*Text section*:
Furthermore, the reliability of resources changes due to deterioration over time. For this reason, for example, if the operation information, such as the command agreement rate, initial response rate, and control period conformance rate, is calculated using past performance values, the values may deviate from the actual situation due to deterioration of the resources over time. Therefore, when calculating these values, a coefficient for deterioration over time is calculated based on manufacturer catalog values and integrated values of past operation results, and the calculation results for each item are multiplied by the coefficient to calculate the characteristic information more accurately. In other words, the operation information may be calculated by multiplying a value calculated based on past performance values by a coefficient indicating the deterioration of the consumer's equipment over time.

*Data extract*:
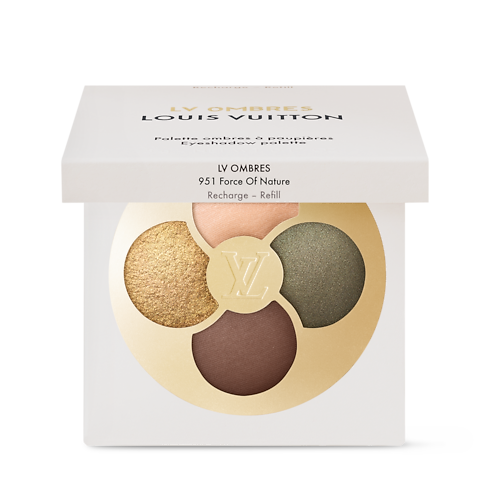 LV Ombres - Eyeshadow Palette Refill in Perfumes and Beauty 's Eyes } collections by Louis Vuitton (Product zoom)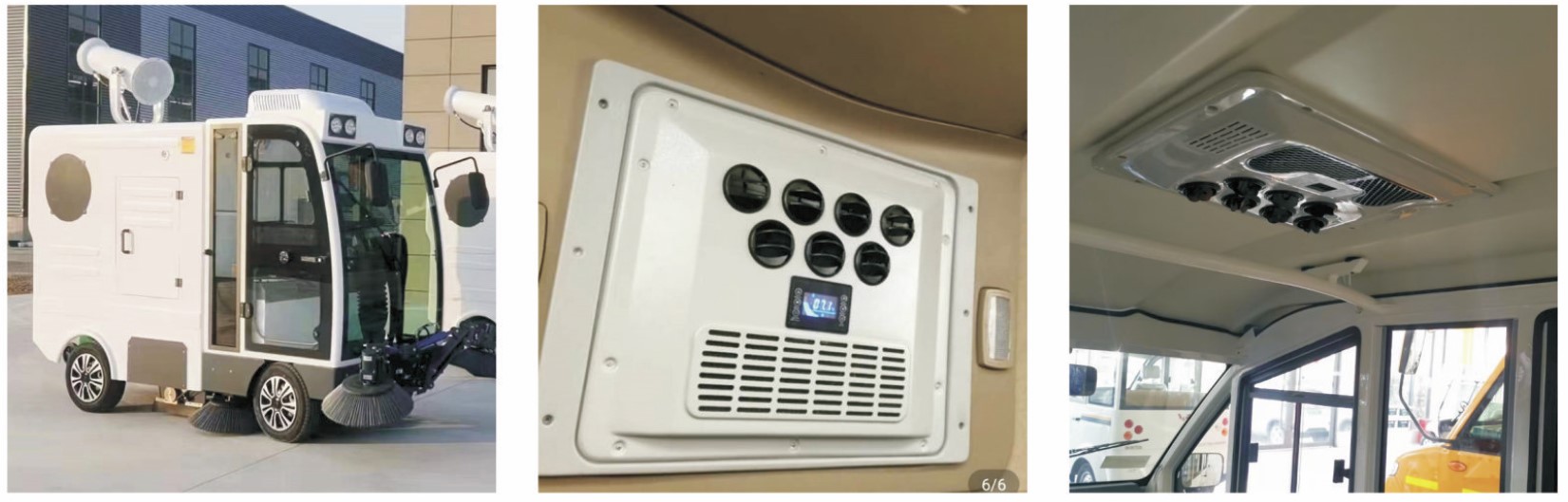 Rooftop Self Contained Standalone Heating and Cooling Air Conditioning System - For Smaller Sized Vehicles - Image 9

*Task item*:
According to the text on resource deterioration, what is the coefficient for deterioration over time calculated from? The material has no connection to the text on resource deterioration.

*Output of the task*:
Manufacturer catalog values and integrated values of past operation results.